The nitrate came from the Rhosus cargo ship, which was carrying the explosive chemical from Georgia to Mozambique in 2013 when it made an unscheduled stop in Beirut, according to reports from the time.
While commonly used as an industrial fertiliser, ammonia nitrate is also a component in mining explosives. Mozambique has significant mineral and mining industries.
Mr Grechushkin declared bankruptcy and was forced to abandon the ship there after Lebanese authorities prevented it from sailing on, crew members said. Several sailors were stranded in the country for months.
“Owing to the risks associated with retaining the ammonium nitrate on board the vessel, the port authorities discharged the cargo onto the port’s warehouses,” a shipping report from 2015 said.
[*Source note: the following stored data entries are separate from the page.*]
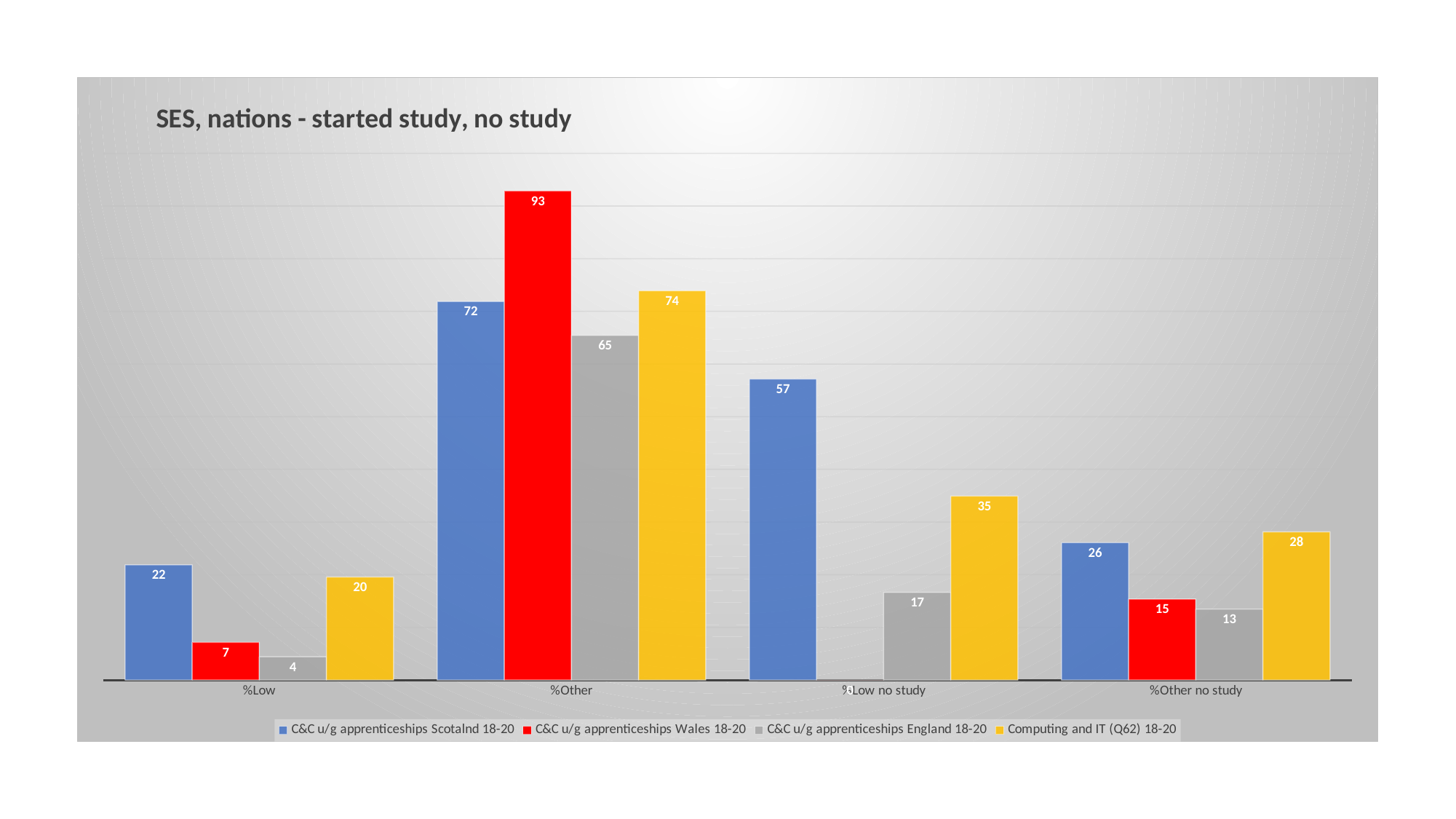
What is the difference between the Wales 18-20 and Scotalnd 18-20 values in the %Other category? 21 What is the value for C&C u/g apprenticeships England 18-20 in the %Low category? 4 What is the value for Computing and IT (Q62) 18-20 in the %Low no study category? 35 How many categories are shown on the x axis? 4 What is the value for C&C u/g apprenticeships Wales 18-20 in the %Other category? 93 How many series does the legend list? 4 What kind of chart is shown on the slide? Bar chart Which series has the lowest value in the %Low category? C&C u/g apprenticeships England 18-20 What is the value for C&C u/g apprenticeships Scotalnd 18-20 in the %Other no study category? 26 What is the title of the chart? SES, nations - started study, no study In the %Other no study category, which is larger: the Computing and IT (Q62) 18-20 value or the Scotalnd 18-20 value? Computing and IT (Q62) 18-20 Which series has the highest value in the %Other category? C&C u/g apprenticeships Wales 18-20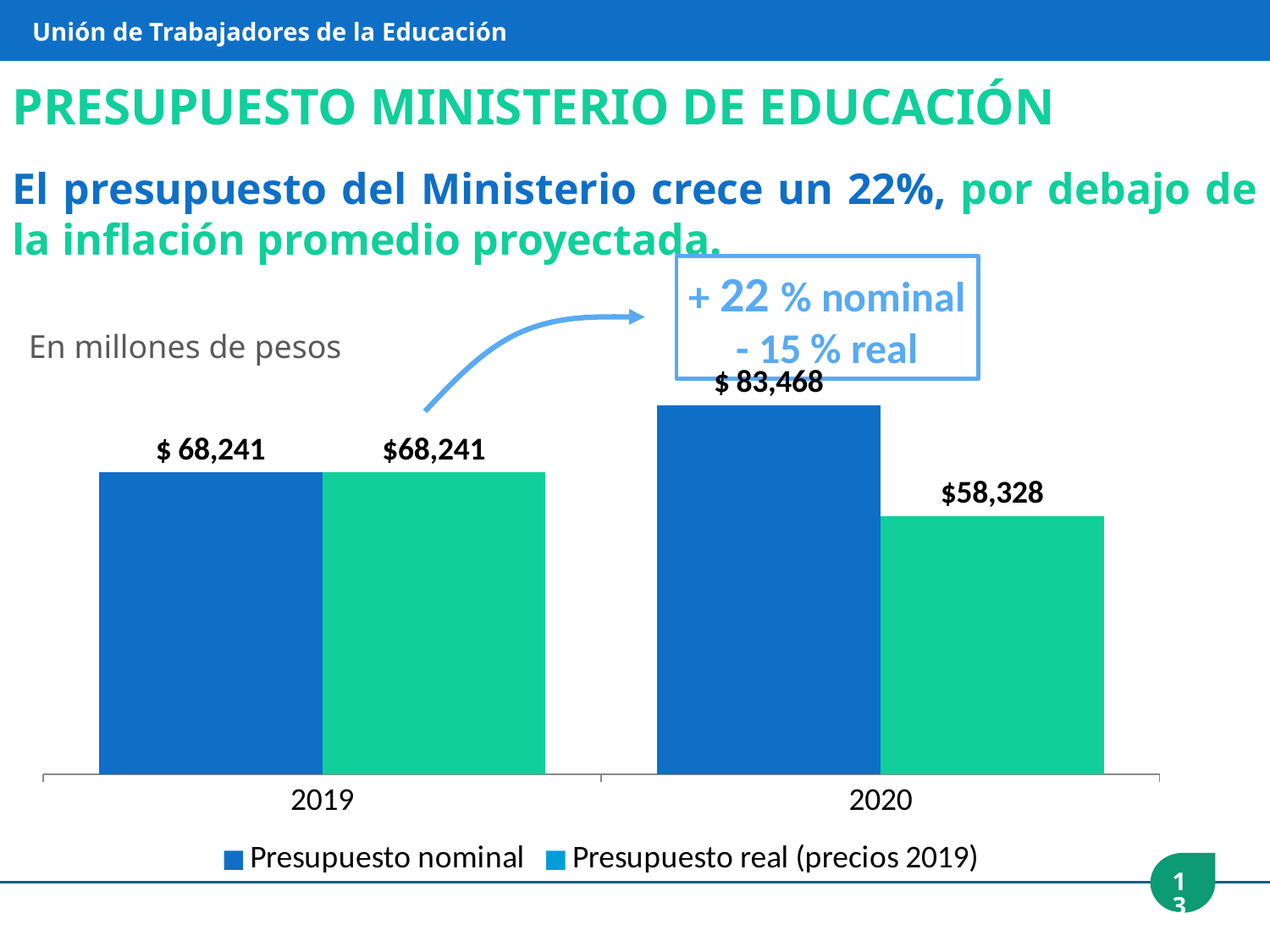
What is the value of Presupuesto real (precios 2019) for 2020? $58,328 By how much does Presupuesto nominal increase from 2019 to 2020? 15,227 What kind of chart is shown on the slide? Bar chart Does Presupuesto real (precios 2019) rise or fall from 2019 to 2020? Fall What is the value of Presupuesto nominal for 2020? $ 83,468 How many series does the legend list? 2 What is the value of Presupuesto nominal for 2019? $ 68,241 Which is larger in 2020: Presupuesto nominal or Presupuesto real (precios 2019)? Presupuesto nominal What is the difference between Presupuesto nominal and Presupuesto real (precios 2019) in 2020? 25,140 Which bar has the lowest value in the chart? Presupuesto real (precios 2019), 2020 Which bar has the highest value in the chart? Presupuesto nominal, 2020 How many years (categories) are shown on the x axis? 2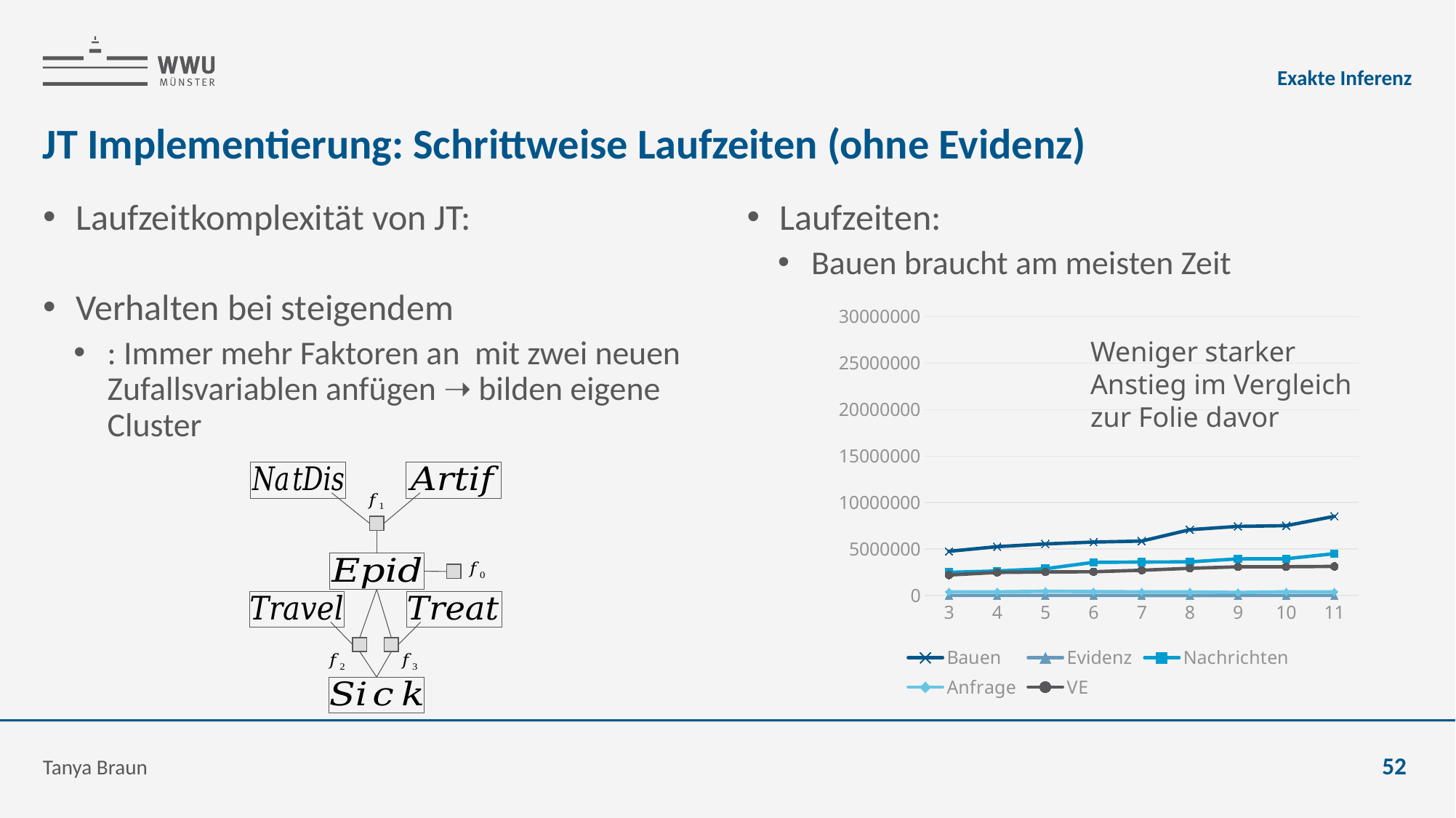
Which series has the highest value at x = 11? Bauen Is the value of VE at x = 3 greater or less than 5000000? less Is the value of Bauen at x = 11 greater or less than 10000000? less Is the value of Nachrichten at x = 11 greater or less than 5000000? less At x = 11, which is larger: Bauen or VE? Bauen How many series does the chart's legend list? 5 At x = 11, which is larger: Nachrichten or VE? Nachrichten Does the Bauen series rise or fall as x increases from 3 to 11? rise What kind of chart is shown on the slide? line chart How many x-axis values are plotted in the chart? 9 What is the highest value shown on the chart's y axis? 30000000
“The vessel and cargo remain to date in port awaiting auctioning and/or proper disposal.”
Lebanese customs officials repeatedly asked for the matter to be handled but said they had received no reply. The Telegraph attempted to contact Mr Grechushkin for comment.
Lebanon has not tied the Rhosus’s cargo to the blast.
Port General Manager Hassan Koraytem told OTV on Wednesday that the material had been put in a warehouse on a court order, adding that they knew then the material was dangerous but "not to this degree".
"It is negligence," an official source familiar with the findings of early investigations told Reuters, adding that the issue on storing the material safely had come before several committees and judges and "nothing was done" to order the material be removed or disposed.
Professor Walker told The Telegraph: “There were a host of circumstances which should never have been allowed to happen: there was too much in one place; it needs to be compartmentalised; to leave it there for so long is bad practice, and, of course it was a place with a high population density. It could and should have been avoided.”